In [2]:
import sys
sys.path.append("/home/jaxmao/JaxMao")
sys.path

['/home/jaxmao/JaxMao/Example',
 '/usr/lib/python310.zip',
 '/usr/lib/python3.10',
 '/usr/lib/python3.10/lib-dynload',
 '',
 '/home/jaxmao/.local/lib/python3.10/site-packages',
 '/usr/local/lib/python3.10/dist-packages',
 '/usr/lib/python3/dist-packages',
 '/home/jaxmao/JaxMao']

# Setup
- Import packages
- Import JaxMao
- Set seed and key
- Import and prepare data (MNIST)

##### Import Jax, MNIST dataset, utils functions and set seed

In [13]:
import jax.numpy as jnp
from jax import jit, value_and_grad
from jax import random

from tensorflow.keras import datasets
from sklearn.preprocessing import OneHotEncoder
from sklearn.utils import shuffle

seed = 42
key = random.PRNGKey(seed)

##### Import JaxMao functions

In [14]:
# Model
from jaxmao.Modules import Module
from jaxmao.Layers import FC, Conv2D, Flatten
from jaxmao.Activations import ReLU, StableSoftmax

# Training
from jaxmao.Optimizers import GradientDescent
from jaxmao.Losses import CategoricalCrossEntropy

In [18]:
y_train

array([5, 0, 4, ..., 5, 6, 8], dtype=uint8)

##### Import and prepare MNIST dataset

In [28]:
(X_train, y_train), (X_test, y_test) = datasets.mnist.load_data()

X_train = jnp.array(X_train/255., jnp.float32).reshape(-1, 1, 28, 28)
X_test = jnp.array(X_test/255., jnp.float32).reshape(-1, 1, 28, 28)

onehot_encoder = OneHotEncoder()
y_train = onehot_encoder.fit_transform(y_train.reshape(-1,1))
y_test = onehot_encoder.transform(y_test.reshape(-1,1))

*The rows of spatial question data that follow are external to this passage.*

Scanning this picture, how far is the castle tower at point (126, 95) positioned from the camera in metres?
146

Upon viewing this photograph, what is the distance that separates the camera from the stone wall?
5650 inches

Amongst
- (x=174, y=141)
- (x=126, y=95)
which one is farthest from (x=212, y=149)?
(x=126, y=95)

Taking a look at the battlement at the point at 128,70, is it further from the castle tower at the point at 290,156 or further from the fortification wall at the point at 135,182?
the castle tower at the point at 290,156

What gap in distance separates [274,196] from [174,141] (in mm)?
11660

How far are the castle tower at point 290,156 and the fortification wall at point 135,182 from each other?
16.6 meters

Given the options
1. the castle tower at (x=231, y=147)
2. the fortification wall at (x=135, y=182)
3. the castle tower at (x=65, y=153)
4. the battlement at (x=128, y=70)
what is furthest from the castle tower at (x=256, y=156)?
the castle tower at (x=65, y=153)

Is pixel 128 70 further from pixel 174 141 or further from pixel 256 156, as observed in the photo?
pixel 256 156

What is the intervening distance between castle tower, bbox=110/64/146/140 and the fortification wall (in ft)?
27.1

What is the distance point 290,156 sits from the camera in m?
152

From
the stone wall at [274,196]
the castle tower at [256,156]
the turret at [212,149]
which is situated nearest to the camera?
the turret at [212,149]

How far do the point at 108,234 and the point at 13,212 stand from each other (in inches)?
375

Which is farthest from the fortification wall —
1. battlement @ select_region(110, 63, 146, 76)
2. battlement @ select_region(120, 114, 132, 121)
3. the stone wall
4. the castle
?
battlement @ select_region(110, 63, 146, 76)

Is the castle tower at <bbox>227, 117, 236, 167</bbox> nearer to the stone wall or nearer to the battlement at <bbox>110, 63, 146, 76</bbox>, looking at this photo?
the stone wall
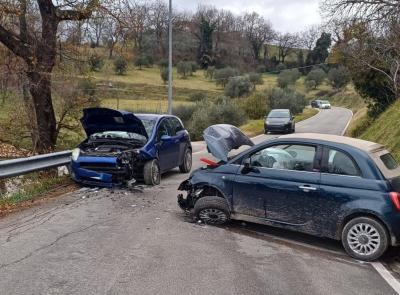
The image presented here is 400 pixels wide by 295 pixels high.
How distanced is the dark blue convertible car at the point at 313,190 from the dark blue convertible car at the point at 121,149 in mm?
2581

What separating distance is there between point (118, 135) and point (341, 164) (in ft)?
18.7

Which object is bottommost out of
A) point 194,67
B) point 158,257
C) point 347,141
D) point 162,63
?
point 194,67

# Build our MNIST Classifier

We will build simple Convolution-FC-FC model.

### Define model

In [29]:
class MNIST_Classifier(Module):
    def __init__(self):
        self.conv1 = Conv2D(1, 32, 3, 2) 
        self.flatten = Flatten()
        self.fc1 = FC(32*14*14, 32)
        self.fc2 = FC(32, 10)
        self.relu = ReLU()
        self.softmax = StableSoftmax()
        
    def __call__(self, x):
        x = self.relu(self.conv1(x))
        x = self.flatten(x)
        x = self.relu(self.fc1(x))
        x = self.softmax(self.fc2(x))
        return x

### Initialize the model and analyze output behavior
- output behavior: shape, value, etc.

In [30]:
clf = MNIST_Classifier()
clf.init_params(key)

**Predict without and training:** Let see what our model's output look like <br>
- The output shape should be (num_inputs, num_classes), where num_classes = 10.
- Since our last layer is softmax, sum of each output should be equaled to one.

In [31]:
x = X_train[:20]
output = clf(x)
print("output shape: ", output.shape)
print()
print("output sum:\n", output.sum(axis=1))

output shape:  (20, 10)

output sum:
 [1.         1.         0.9999999  0.9999999  1.         1.
 0.99999994 1.0000001  1.         1.         0.9999999  1.
 1.         1.0000001  0.99999994 0.99999994 1.         0.9999999
 0.9999999  1.        ]


### Define loss function and jax.grad(loss)

In [32]:
loss = CategoricalCrossEntropy()

def loss_params(params, x, y):
    pred = clf.forward(params, x)
    return loss(pred, y)

grad_loss = jit(value_and_grad(loss_params))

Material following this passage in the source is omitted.